*PROBLEM REQUIREMENTS*: Continue the following passage on the Act's estate tax and individual tax provisions, picking up from its final sentence.

*PASSAGE SHOWN*:

···

The most expensive tax break in the Act, to the tune of about $368 billion over 10 years, is the permanent extension of the $5 million gift and estate exemption ($5,250,000 for 2013, as indexed for inflation). In fact, the only change to the generous provisions enacted as part of Congress's 2010 taxpayer relief is an increase in the marginal estate tax rate to 40% from 35%. Because Congress averted the expected decrease of the exemption to $1 million in 2013, attorneys and their clients may rest assured that there will not be a “clawback” of taxes for gifts already made in 2011 or 2012. The new Act also permanently enshrines “portability,” the ability of a deceased to transfer his or her unused exemption amount to the surviving spouse. Thus, in the case of decedents who transfer all of their assets to a surviving spouse at death, a surviving spouse will be able to take advantage of up to $10.5 million of exemption, as indexed for inflation. Congress's gift of certainty in the transfer tax arena will be surely be a welcome one as attorneys and clients engage in estate planning in 2013. In addition, the annual exclusion for gifts increased to $14,000 per donee as of Jan. 1, 2013.
Individual Tax Relief
The Act extended a host of exclusions, deductions, and credits that expired in 2012. Some of these provisions are permanent and some have been temporarily extended.
Permanent Provisions
Permanent provisions of the Act include the employer-provided educational assistance exclusion, which will benefit associates at law firms that pay for law school tuition. An employee may exclude up to $5,250 of education assistance per year from his or her gross income, even if the assistance is for graduate tuition. Unfortunately, this amount does not change with inflation.
Attorneys and staff who wish to adopt a child will be happy to know that the adoption expenses credit and employer-provided adoption assistance exclusion are now permanent under the Act. The adoption expenses credit allows taxpayers with adjusted gross income up to $229,710 (subject to a phaseout) to offset federal income tax and AMT by up to $12,650 of adoption fees, court costs, attorney fees, and other expenses paid or incurred to adopt a child. As a bonus, if a law firm chooses to pay some adoption expenses, employees with AGI less than $222,520 (subject to a phaseout) may exclude up to $12,170 of these payments from income.

···

*THE DATA*:
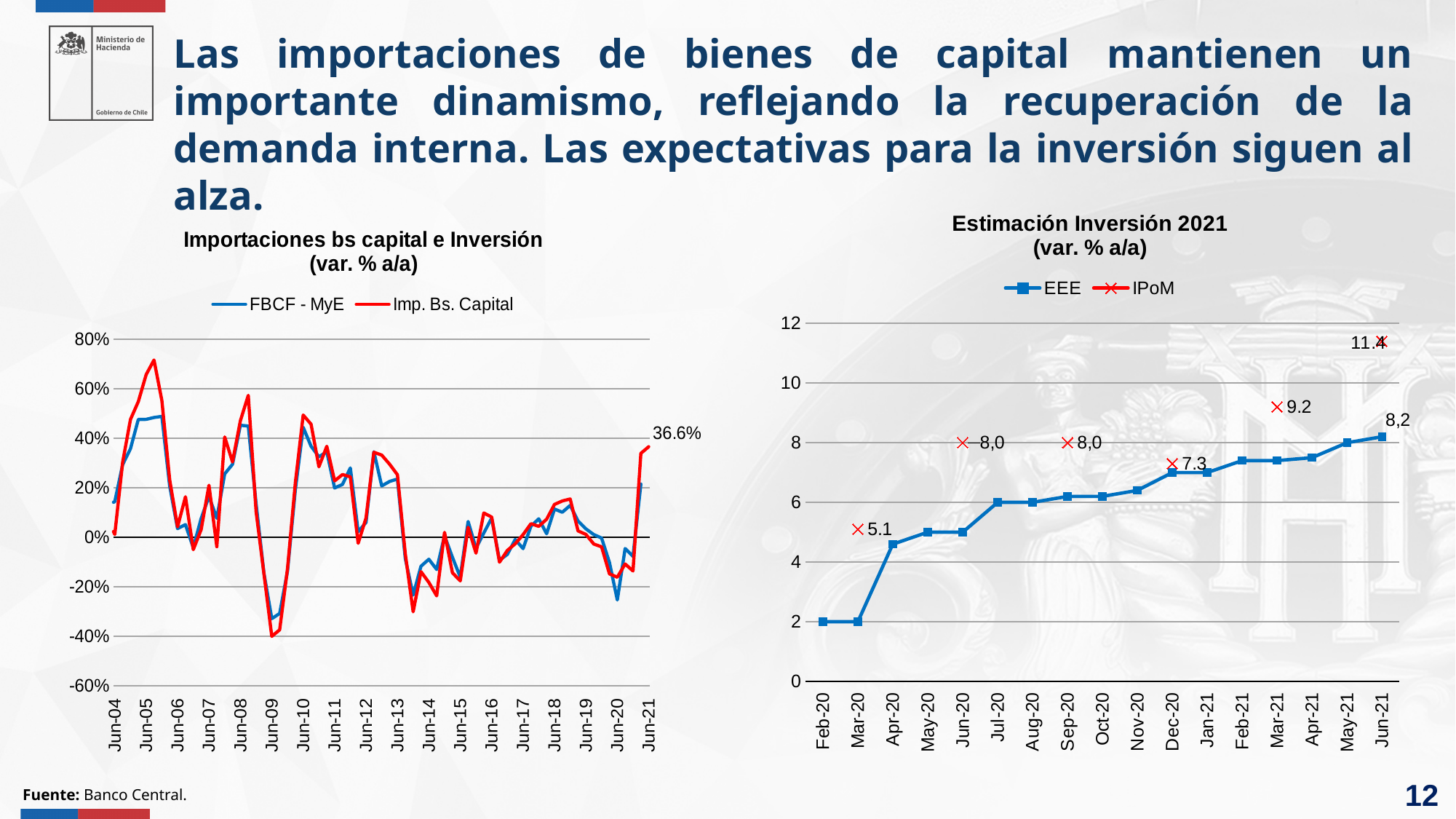
In the 'Estimación Inversión 2021' chart, in which month is the IPoM value lowest? Mar-20 In the 'Importaciones bs capital e Inversión' chart, what is the value of Imp. Bs. Capital for Jun-21? 36.6% In the 'Estimación Inversión 2021' chart, what is the difference between the IPoM values for Jun-21 and Mar-21? 2.2 How many series does the legend of the 'Estimación Inversión 2021' chart list? 2 In the 'Estimación Inversión 2021' chart, what is the IPoM value for Jun-21? 11.4 In the 'Estimación Inversión 2021' chart, is the EEE value for Apr-20 greater or less than 4? greater What kind of chart is the 'Estimación Inversión 2021' chart on the right? line chart In the 'Estimación Inversión 2021' chart, which series has the larger value in Jun-21, EEE or IPoM? IPoM In the 'Estimación Inversión 2021' chart, in which month is the IPoM value highest? Jun-21 In the 'Estimación Inversión 2021' chart, what is the EEE value for Jun-21? 8,2 In the 'Estimación Inversión 2021' chart, what is the IPoM value for Mar-20? 5.1 How many months are shown on the x axis of the 'Estimación Inversión 2021' chart? 17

···

*ANSWER TO THIS PROBLEM*:
To benefit working parents who must pay for child or dependent care in order to maintain employment, the Act permanently extended the dependent care credit at Bush-era rates. Thus, for taxpayers with AGI above $45,000, the credit will permanently be available at a rate of 20% of the first $3,000 of care expenses for a single dependent, or the first $6,000 for two or more dependents. This translates into maximum tax savings of $600 to $1,200 for each year that the dependents qualify.
As a revenue-raising provision that doubles as a useful retirement planning tool, the Act now allows all traditional 401(k) and 403(b) retirement plan participants (subject to employers amending their plans) to rollover all or some of their balance to a Roth 401(k) or 403(b) account within the same plan, and pay tax on the rolled-over funds. Previously, only participants who had already reached age 59' could make such in-plan Roth conversions. This could be advantageous for younger attorneys and staff who will now be able to pre-pay the tax on their retirement account balances and enjoy a greater share of tax-free retirement income in the future.
Temporarily Extended Provisions
To the relief of attorneys and their clients who continue to ride out an uncertain real estate market, Congress extended the exclusion of cancellation of indebtedness income for qualified principal residence indebtedness until the end of 2013. Taxpayers who acquired debt to buy, build or improve their primary home may exclude up to $2 million of income from debt discharged in foreclosure or forgiveness. Also extended through 2013 is the ability to include mortgage insurance premiums as part of the itemized deduction for qualified mortgage interest.
Another temporarily extended itemized deduction provision is the state and local sales tax deduction. For 2012 and 2013, attorneys and staff in states without state income taxes or whose sales taxes are higher than income taxes for the year may choose to deduct sales taxes paid as an itemized deduction.
In a boon for attorneys and their staff who take public transit to work, the Act restores parity for employer-provided transit and parking benefits for one year. Thus, for 2013, law firms may provide tax-free money to employees for transit passes on a monthly basis up to the same dollar limit as tax-free parking benefits (currently $245, as indexed for inflation). There are various rules for administering and substantiating transit and parking benefit plans, so law firms that wish to offer this benefit for the first time should consult an employee benefits expert.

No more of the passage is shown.